● **目的**:
以下の記録から、文字列「blue」を含む行をすべて選び出し、各行をそのまま書き写してください。

● **提供された記録**:

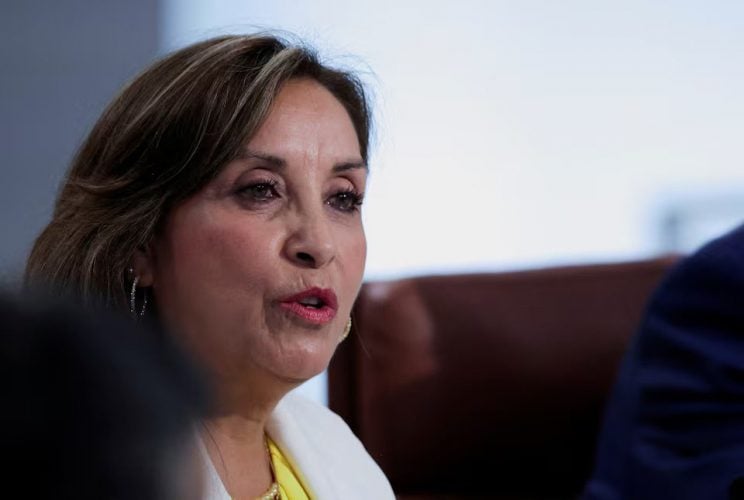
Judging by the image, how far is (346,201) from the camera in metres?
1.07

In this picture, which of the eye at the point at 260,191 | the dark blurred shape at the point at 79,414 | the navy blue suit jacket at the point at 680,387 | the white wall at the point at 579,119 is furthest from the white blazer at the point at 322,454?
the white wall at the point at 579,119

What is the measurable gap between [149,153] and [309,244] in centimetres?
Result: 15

* * *

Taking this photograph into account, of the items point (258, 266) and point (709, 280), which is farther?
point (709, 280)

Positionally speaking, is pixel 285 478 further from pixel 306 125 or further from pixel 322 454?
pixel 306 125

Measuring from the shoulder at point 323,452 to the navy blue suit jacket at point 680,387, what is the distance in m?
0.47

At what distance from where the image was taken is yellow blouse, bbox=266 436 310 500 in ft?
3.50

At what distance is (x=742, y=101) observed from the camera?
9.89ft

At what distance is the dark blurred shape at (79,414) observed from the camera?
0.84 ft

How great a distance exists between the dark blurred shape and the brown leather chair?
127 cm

● **解答は以下**:
In this picture, which of the eye at the point at 260,191 | the dark blurred shape at the point at 79,414 | the navy blue suit jacket at the point at 680,387 | the white wall at the point at 579,119 is furthest from the white blazer at the point at 322,454?
Measuring from the shoulder at point 323,452 to the navy blue suit jacket at point 680,387, what is the distance in m?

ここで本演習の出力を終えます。